About 2 months after we had this display I asked my book club for their suggestions as to titles they would be interested in reading over the coming 6 months. 3 people mentioned "hearing about" Sally Hemmings and wanting to read it. There was proof that my lists piqued my patrons' interests. This past July (2007), we read and discussed the title with much success.

I know it is extra work to annotated your lists, but this little effort goes a long way toward patron satisfaction, and more importantly, toward matching readers with a great leisure read.

Tuesday, February 5, 2008

Me, Live in Wheeling, IL

A week from today, Tuesday, February 12 from 1-4 pm, I will be presenting my RA 201 lecture at the North Suburban Library System HQ in Wheeling, IL. They claim registration is full, but if you still want to come, click here and call to see if there are any cancellations.

Monday, February 4, 2008

No Country For Old Men

As advertised last week, I did go see the Coen Brothers' Oscar nominated film No Country for Old Men this weekend. I was blown away. It was amazing. But the difference here as opposed to seeing Atonement is that I did not read McCarthy's novel.
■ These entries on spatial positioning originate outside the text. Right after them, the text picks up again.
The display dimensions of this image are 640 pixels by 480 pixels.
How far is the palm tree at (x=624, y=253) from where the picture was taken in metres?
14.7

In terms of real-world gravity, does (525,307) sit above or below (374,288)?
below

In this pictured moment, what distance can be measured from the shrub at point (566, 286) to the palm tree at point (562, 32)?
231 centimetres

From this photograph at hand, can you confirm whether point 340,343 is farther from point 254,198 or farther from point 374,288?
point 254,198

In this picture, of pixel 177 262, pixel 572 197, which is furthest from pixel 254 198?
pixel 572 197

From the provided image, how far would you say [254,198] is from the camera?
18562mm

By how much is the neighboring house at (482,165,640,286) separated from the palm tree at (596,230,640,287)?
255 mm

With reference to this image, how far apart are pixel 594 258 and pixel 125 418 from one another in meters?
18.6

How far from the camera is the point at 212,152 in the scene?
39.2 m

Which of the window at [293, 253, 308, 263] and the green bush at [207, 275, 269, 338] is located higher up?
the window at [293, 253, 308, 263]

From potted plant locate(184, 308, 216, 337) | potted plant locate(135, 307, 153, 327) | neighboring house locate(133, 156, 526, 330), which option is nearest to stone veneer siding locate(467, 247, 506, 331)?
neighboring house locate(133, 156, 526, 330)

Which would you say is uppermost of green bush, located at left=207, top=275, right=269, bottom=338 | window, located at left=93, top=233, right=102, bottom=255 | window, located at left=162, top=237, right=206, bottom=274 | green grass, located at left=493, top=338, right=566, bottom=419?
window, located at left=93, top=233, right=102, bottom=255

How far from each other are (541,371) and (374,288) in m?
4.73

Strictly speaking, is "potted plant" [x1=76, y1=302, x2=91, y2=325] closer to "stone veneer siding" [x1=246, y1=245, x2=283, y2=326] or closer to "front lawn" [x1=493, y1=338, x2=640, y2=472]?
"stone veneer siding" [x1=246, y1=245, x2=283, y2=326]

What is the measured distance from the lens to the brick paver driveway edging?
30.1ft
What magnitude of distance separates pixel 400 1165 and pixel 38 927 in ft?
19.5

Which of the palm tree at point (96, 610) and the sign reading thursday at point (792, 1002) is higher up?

You can read reviews of the movie, but I want to give a Readers' Advisor tip here. We got home and I went right on the internet to pull up book discussion guides on the novel. I know this is not McCarthy's movie, but knowing his work, I could tell the movie stayed true to his vision. This really helped to answer a few questions my husband and I had about the overall themes of the movie and fueled an even longer discussion on the film.

No Country for Old Men has an apocalyptic theme which I think is nicely followed by McCarthy's latest novel The Road (which happens to be one of my recent favorites). I am excited to see the film version of The Road due this year.

So, I have seen 2 of the 5 Best Picture Nominees and it is hands down No Country for Old Men in the lead now. Oh, and Javier Bardem is that good. This week is Juno or There Will Be Blood.